## start
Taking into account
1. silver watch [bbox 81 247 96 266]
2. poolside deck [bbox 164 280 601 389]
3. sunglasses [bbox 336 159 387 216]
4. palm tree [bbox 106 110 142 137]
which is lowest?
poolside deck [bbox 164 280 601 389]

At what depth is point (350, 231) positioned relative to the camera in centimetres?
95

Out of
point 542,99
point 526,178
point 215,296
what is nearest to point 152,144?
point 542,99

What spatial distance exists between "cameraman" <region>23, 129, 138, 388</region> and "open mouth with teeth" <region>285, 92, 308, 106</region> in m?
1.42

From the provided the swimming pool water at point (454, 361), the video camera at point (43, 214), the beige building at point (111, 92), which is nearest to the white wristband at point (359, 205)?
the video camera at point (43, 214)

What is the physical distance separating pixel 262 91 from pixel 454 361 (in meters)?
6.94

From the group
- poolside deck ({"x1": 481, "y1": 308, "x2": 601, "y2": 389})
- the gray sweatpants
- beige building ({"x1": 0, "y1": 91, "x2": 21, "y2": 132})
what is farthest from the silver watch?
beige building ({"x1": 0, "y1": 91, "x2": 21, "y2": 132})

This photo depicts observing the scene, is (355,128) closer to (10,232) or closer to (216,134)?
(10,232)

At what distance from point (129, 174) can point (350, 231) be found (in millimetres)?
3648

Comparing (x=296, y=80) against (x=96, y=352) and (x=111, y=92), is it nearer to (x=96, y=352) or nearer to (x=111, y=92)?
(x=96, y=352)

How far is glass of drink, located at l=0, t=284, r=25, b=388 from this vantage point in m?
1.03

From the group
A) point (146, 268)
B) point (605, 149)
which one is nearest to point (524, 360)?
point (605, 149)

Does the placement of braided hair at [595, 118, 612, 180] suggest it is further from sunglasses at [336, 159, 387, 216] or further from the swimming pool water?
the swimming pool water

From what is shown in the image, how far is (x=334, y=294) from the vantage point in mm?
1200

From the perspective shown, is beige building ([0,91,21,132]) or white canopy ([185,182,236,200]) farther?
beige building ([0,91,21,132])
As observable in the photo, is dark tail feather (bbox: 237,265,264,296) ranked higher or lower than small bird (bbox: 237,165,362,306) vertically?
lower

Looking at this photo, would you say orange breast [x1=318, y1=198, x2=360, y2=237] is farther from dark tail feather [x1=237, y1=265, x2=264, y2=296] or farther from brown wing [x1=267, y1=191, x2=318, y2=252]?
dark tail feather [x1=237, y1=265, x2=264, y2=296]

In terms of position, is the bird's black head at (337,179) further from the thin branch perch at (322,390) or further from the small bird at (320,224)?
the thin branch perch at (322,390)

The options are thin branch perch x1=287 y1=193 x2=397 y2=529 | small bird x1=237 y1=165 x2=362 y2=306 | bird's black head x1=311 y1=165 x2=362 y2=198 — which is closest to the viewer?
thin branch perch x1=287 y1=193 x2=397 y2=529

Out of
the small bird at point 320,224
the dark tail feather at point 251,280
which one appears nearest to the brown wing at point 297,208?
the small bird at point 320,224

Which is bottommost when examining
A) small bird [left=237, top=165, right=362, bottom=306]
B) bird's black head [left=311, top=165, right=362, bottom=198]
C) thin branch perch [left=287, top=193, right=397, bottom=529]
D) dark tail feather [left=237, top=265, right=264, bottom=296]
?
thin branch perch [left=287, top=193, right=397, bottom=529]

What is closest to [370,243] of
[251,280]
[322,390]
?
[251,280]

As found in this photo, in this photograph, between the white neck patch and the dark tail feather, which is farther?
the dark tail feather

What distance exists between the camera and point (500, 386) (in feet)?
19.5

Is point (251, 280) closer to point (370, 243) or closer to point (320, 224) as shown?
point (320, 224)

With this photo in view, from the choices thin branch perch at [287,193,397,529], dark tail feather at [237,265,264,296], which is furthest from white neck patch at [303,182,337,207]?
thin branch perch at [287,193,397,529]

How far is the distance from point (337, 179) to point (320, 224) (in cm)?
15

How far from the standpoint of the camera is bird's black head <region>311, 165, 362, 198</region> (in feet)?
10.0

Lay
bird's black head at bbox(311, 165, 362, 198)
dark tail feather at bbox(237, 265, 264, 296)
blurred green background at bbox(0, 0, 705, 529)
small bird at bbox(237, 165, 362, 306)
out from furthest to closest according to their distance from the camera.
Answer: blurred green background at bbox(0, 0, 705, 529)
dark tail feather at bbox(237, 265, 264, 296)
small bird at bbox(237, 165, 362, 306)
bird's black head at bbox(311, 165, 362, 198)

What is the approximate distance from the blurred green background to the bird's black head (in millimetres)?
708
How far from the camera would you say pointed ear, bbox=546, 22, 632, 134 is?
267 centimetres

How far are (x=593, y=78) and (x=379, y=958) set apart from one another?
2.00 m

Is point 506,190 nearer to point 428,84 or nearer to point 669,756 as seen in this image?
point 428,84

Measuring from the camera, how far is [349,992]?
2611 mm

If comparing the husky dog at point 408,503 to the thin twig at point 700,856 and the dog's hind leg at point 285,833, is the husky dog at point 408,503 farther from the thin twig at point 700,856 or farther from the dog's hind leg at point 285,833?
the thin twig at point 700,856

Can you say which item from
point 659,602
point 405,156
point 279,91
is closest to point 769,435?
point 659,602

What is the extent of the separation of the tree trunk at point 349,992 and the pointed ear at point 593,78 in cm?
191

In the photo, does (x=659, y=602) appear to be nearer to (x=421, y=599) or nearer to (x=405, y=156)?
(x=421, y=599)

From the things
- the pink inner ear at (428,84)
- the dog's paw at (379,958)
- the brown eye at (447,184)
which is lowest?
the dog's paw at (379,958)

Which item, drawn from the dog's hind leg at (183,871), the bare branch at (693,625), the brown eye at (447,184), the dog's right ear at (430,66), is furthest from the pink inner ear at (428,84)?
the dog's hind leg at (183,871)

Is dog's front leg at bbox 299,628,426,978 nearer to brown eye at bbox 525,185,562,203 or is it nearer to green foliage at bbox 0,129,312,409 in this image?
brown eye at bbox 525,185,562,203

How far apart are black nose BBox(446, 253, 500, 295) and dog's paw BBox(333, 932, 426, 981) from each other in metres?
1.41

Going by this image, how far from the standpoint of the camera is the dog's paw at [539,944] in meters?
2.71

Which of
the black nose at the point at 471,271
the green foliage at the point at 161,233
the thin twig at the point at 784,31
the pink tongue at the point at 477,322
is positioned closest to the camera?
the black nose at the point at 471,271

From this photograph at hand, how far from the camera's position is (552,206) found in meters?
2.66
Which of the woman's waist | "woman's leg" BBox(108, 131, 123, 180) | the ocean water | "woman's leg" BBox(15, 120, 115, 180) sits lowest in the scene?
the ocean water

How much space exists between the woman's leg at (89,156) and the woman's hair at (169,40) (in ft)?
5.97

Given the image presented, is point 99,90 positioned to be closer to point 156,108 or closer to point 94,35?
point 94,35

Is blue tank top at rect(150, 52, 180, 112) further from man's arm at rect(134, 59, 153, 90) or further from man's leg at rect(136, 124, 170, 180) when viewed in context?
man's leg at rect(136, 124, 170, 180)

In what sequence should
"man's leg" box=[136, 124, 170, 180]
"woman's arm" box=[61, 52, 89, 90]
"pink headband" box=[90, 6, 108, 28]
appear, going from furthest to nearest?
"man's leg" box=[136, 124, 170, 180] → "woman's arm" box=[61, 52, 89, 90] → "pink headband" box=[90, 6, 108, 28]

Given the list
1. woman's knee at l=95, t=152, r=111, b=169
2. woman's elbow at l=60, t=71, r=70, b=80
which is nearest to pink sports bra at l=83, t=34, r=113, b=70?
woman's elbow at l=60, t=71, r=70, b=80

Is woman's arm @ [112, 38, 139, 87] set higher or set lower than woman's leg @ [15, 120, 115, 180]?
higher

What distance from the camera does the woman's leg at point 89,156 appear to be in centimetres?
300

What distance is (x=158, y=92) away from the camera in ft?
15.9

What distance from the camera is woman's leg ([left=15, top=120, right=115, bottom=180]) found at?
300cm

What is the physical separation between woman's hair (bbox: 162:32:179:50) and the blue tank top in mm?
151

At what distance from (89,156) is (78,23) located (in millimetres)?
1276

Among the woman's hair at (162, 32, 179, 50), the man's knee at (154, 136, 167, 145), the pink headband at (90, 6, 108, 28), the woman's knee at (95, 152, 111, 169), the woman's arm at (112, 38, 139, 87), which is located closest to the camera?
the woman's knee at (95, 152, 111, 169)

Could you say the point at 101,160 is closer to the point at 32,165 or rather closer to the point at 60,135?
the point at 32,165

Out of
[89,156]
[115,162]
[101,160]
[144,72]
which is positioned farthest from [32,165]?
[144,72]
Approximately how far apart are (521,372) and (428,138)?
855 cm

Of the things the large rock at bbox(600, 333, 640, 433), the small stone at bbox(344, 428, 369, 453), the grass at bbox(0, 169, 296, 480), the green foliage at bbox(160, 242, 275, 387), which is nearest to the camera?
## end
STATED PROBLEM - Starting from the line containing "At what distance from (89,156)", repeat each line through the end of the entries, exactly.

RIGHT ANSWER -
At what distance from (89,156) is (78,23) located (in millimetres)?
1276

Among the woman's hair at (162, 32, 179, 50), the man's knee at (154, 136, 167, 145), the pink headband at (90, 6, 108, 28), the woman's knee at (95, 152, 111, 169), the woman's arm at (112, 38, 139, 87), which is located closest to the camera?
the woman's knee at (95, 152, 111, 169)

Could you say the point at 101,160 is closer to the point at 32,165 or rather closer to the point at 60,135?
the point at 32,165

Out of
[89,156]
[115,162]
[101,160]
[144,72]
which is positioned farthest from [32,165]?
[144,72]
Approximately how far apart are (521,372) and (428,138)?
855 cm

Of the things the large rock at bbox(600, 333, 640, 433), the small stone at bbox(344, 428, 369, 453), the grass at bbox(0, 169, 296, 480), the green foliage at bbox(160, 242, 275, 387), which is nearest to the camera?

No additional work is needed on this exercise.